‘If the old lady was right,’ I said, ‘the clinic is well back from the coast. If they’re following, they’ll have to leave the main traffic stream. If they do, we’d better watch out. Whatever else they’re doing in St. Tropez, they aren’t looking for plastic surgery.’
But when we found the clinic, I could see no sign of the Citroen. It didn’t turn with us and though Cox paused, then did a complete circuit of the clinic building, it didn’t reappear.
‘I’ll meet you at the port,’ Cox said. ‘I’ll take a taxi.’ As he spoke, a teenage French girl on a bicycle, wearing white shorts and a breast-hugging sailor shirt, rang her bell and waved across at him.
Cox waved back, then looked at me seriously. ‘Don’t worry, Chief, I’ll keep my mind on the job. I happen to agree with Ryder. Starburst is a good missile. I think we need it. I wouldn’t like to see the Soviets or anyone else shove it down the tubes.’
‘Interesting,’ I said. ‘This is something I’ll have to get used to.’
‘What?’
‘This sober, patriotic, thoughtful Cox, who turns down passes from sun babies and believes in Western defense.’
‘I’ve always believed in it. But don’t worry, I won’t break the code again. Serious without being solemn. The correspondents’ watchword. Anyway, at least this Seagull person has had the good taste not to hide out in Paraguay. Any assignment that brings me to St. Tropez on expenses can’t be all bad, even if there isn’t time to enjoy it.’

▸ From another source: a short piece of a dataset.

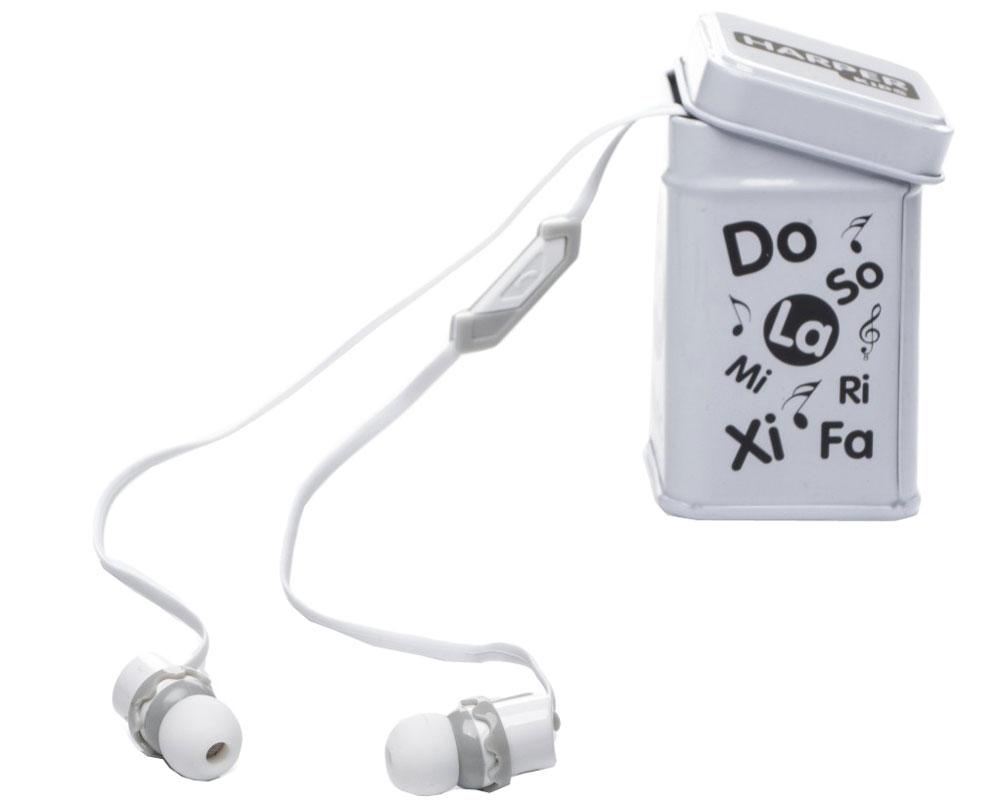Harper Kids HK-66, White наушники00-00001207Наушники-вкладыши Harper Kids HK-66 перекрывают весь спектр слышимых человеческим ухом звуковых частот (они работают в диапазоне от 17 до 21 000 Гц). Это позволяет наслаждаться любимой музыкой даже тем, кто предъявляет повышенные требования к качеству звука.Встроенный микрофон превращает наушники Harper HK-66 в телефонную гарнитуру - ответ на звонок или завершение вызова производится при помощи кнопки на проводе наушников.Твердый футляр прямоугольной формы поставляется в комплекте с наушниками. В нем они не подвергаются негативному воздействию окружающей среды (не пылятся, не намокают, не запутываются в других вещах, как это бывает при переноске в сумочке или кармане).Яркие цветовые решения наушников и футляров делают этот аксессуар стильным и оригинальным дополнением к любой одежде, причем носить их могут как взрослые, так и дети.Одна единственная кнопка, которой оснащены наушники, выполняет сразу несколько функций: позволяет принимать/завершать звонки, перематывать и переключать треки, воспроизводить музыку, ставить трек на паузу.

I left Cox at the clinic and drove into the port of St. Tropez and parked the Peugeot by the yacht basin. I hadn’t been there for four or five years but nothing seemed to have changed. The port, even at lunch time, was given over to the same stylized, ritual craziness. It was such a phony town, but I’d always liked it because everyone knew it was phony and never really pretended otherwise. There were more middle-aged tourists than when I’d last been there, but it was still a good people-watching place. The clothes were fun, the women were pretty, and the deep suntans helped along those who weren’t. I couldn’t defend my liking it rationally. Really, I suppose I just liked the sun and the women. I’ve always liked climates you don’t have to defend yourself against and when I want to laze around in the sun, I’d rather be surrounded by beautiful, half-naked women—even if they are posturing and showing off— than by desolate rocks and lonely seascapes.
By the time I’d walked the length of the yacht basin and chatted with a few of the people who were eating lunch in the wells of the smaller, less fashionable yachts I was feeling almost cheerful, but it didn’t help when I glanced at a magazine rack to pick up something to read while I waited for Cox, and the first face I saw was Nancy’s. She was on the cover of an American women’s magazine over a caption promising, inside, the story of ‘Nancy Sellinger, the country house lady who likes to keep her feet off the ground.’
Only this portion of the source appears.